没了伊安,阿利斯泰尔自然也没有继续参观教廷的兴趣,带着一大帮子人浩浩汤汤地离开,住进早已包场的王都旅馆。
另一边,伊安回到了家。
赛尔维斯的面包店正在起步阶段,因为资金问题店面位置比较偏僻,所以顾客少,不过这耐不住他自己热情高涨,几乎从早到晚都想守在店里。
平时自己也在工作还不觉得,现在自己一个人站在空荡荡的屋子里,伊安难免觉得有点奇怪。
过于安静了,甚至连温度都感觉比平时低了点。
他搓搓手臂,去浴室洗了个热水澡,又顺手把神父服清洗干净晾在院子里。
摸着下巴想了想,伊安又搬了张大凳子到院子里晒太阳,就是平躺上去的时候太阳会正对着脸照下来,明晃晃得刺眼。
就算闭上眼睛,也能感觉眼前一片红。
他闭着眼睛摸索近在咫尺的衣架,逮到一件已经晒干的衣服,直接扯下叠好,当做眼罩盖在眼睛上。

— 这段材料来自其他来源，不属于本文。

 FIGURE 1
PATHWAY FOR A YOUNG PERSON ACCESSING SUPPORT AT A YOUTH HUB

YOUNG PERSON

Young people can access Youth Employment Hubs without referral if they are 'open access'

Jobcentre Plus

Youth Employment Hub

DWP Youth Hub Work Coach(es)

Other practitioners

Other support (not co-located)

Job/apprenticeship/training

这下太阳就不显得那么刺眼了,只剩下照在身上时暖洋洋的感觉,很舒服。
伊安打了个哈欠,决定把等赛尔维斯回来的时间都用睡觉来打发。
这个计划很成功,等到伊安再次恢复意识时已经日落西山,赛尔维斯开门的声音因为刚睡醒时混沌的意识显得有些沉闷。
伊安没有动,准备等这阵不适感褪去再起来。